The guys at pubcon want you to get on your knees and go find “stakeholders” who can become your “angels” I’m hoping you’re not that kind of pantywaist suckup. The people holding “stakes” are about one bad morning away from plunging them into your heart. I want you to go out there and bring the NOISE to that website, with quality links, publishing content elsewhere that pulls visitors to you, competitive analysis, killer paid placement that puts organic search to shame, and above all a commitment to connecting with the human beings behind the “unique visitors” that will make your site a success.

Once you do that, then it won’t be so hard to get support technicians to read your emails.

Recent Posts related to This One on Other Blogs:

Pubcon Session: In House SEO

Bullshit Doublespeak (orignially titled SEO In House Spotlight)

Professional SEO In House 7 Critical Questions

EDIT: There is one set of “stakeholders” who you can deal with.

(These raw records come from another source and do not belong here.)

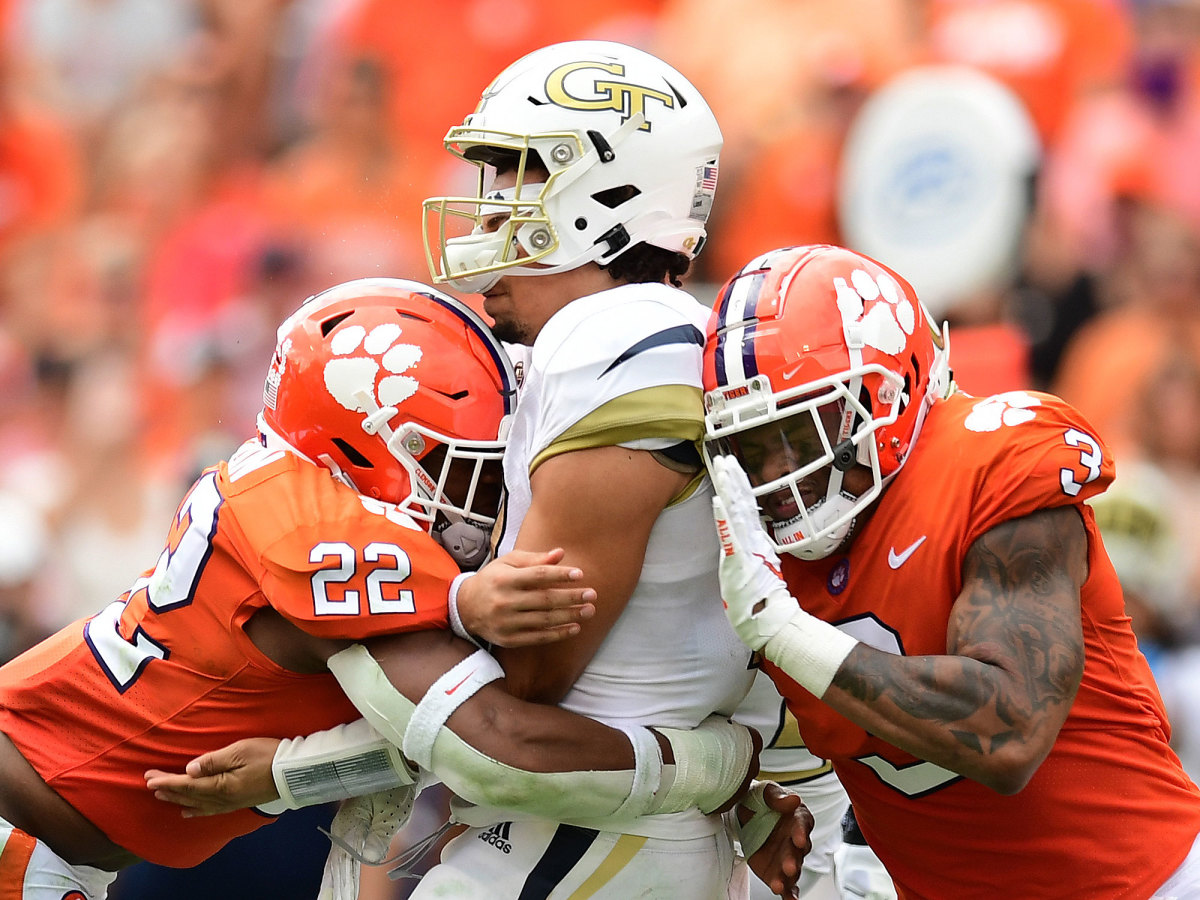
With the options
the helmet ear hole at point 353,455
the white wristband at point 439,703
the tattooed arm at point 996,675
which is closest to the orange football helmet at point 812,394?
the tattooed arm at point 996,675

Salesmen. Salesmen are usually two types of people, yet strangely both figured heavily in the movie Jurassic Park.

wayne-knight.jpg

or raptor.jpg

Yep, they boil down to sneaky little thief or rampaging monster whose thirst for blood is never slaked. But, from the In House SEO’s perspective they have one thing all over Fussy McHTML Pants

They like it when the site is #1 in Google.

They don’t even care what its #1 for. It could be “Banana Flavored Trombone” and they’d get on the phone with Victor in Santa Fe, telling him to fire up Google and search for “trombone…something, I cant remember” Salesmen believe every bullshit claim thrown at them so make sure you throw some, they will be your biggest cheerleaders.